Work to be completed: Could you repeat, word for word, every line from the one containing "Which of (118,161)" through the final line of the records below, and nothing else?

Excerpt from a dataset:
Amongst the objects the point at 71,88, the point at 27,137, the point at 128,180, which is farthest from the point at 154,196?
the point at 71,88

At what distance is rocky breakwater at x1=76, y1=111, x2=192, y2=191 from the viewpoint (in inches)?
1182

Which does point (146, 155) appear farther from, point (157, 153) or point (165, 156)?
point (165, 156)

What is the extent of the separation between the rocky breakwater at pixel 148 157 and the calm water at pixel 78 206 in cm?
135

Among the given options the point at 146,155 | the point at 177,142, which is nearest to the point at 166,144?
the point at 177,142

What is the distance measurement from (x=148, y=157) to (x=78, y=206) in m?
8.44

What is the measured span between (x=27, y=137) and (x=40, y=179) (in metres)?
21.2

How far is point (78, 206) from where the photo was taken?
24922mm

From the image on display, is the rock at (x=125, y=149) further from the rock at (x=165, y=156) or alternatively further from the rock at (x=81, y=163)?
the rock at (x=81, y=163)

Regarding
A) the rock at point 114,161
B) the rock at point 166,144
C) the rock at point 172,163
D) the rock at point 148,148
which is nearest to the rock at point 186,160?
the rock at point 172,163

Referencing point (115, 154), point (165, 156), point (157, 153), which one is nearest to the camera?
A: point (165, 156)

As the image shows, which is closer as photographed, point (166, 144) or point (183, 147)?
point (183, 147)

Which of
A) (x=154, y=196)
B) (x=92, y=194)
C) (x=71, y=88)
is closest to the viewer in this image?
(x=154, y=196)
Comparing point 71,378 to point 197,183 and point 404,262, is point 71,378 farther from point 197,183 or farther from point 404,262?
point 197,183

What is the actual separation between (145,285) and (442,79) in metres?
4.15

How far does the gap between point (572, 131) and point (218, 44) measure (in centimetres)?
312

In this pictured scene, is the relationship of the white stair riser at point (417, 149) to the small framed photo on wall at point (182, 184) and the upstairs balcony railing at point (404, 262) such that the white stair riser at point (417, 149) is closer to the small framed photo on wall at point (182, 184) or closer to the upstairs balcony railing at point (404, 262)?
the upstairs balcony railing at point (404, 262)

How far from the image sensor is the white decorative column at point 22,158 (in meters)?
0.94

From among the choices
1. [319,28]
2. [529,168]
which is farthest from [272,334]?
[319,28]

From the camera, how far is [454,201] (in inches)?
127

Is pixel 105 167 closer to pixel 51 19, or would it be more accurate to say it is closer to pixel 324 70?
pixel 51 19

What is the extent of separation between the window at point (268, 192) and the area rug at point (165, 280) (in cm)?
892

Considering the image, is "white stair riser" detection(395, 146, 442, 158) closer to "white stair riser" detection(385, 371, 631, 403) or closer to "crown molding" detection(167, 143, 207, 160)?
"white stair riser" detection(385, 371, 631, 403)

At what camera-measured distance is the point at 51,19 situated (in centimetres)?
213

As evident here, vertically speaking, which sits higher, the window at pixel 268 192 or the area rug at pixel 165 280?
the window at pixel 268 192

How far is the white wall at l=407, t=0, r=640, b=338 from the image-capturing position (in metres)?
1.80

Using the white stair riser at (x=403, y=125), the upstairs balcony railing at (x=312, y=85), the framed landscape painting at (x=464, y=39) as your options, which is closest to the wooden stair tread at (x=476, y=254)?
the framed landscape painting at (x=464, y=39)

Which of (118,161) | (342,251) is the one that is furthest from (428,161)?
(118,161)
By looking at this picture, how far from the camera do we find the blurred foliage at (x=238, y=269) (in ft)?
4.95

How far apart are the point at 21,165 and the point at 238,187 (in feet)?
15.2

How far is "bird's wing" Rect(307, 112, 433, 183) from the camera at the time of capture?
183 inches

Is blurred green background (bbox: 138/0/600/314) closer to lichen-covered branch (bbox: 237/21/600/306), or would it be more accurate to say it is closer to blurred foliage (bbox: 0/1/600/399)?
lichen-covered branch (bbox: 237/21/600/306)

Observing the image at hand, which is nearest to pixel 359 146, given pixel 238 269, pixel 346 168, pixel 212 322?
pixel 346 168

The response:
Which of (118,161) | (342,251) is the one that is furthest from (428,161)?
(118,161)
By looking at this picture, how far from the camera do we find the blurred foliage at (x=238, y=269) (in ft)?
4.95

How far apart are the point at 21,165 and the point at 238,187 (in feet)?
15.2

How far is "bird's wing" Rect(307, 112, 433, 183) from the camera at the time of capture?
183 inches

Is blurred green background (bbox: 138/0/600/314) closer to lichen-covered branch (bbox: 237/21/600/306), or would it be more accurate to say it is closer to blurred foliage (bbox: 0/1/600/399)?
lichen-covered branch (bbox: 237/21/600/306)

Observing the image at hand, which is nearest to pixel 359 146, given pixel 238 269, pixel 346 168, pixel 212 322?
pixel 346 168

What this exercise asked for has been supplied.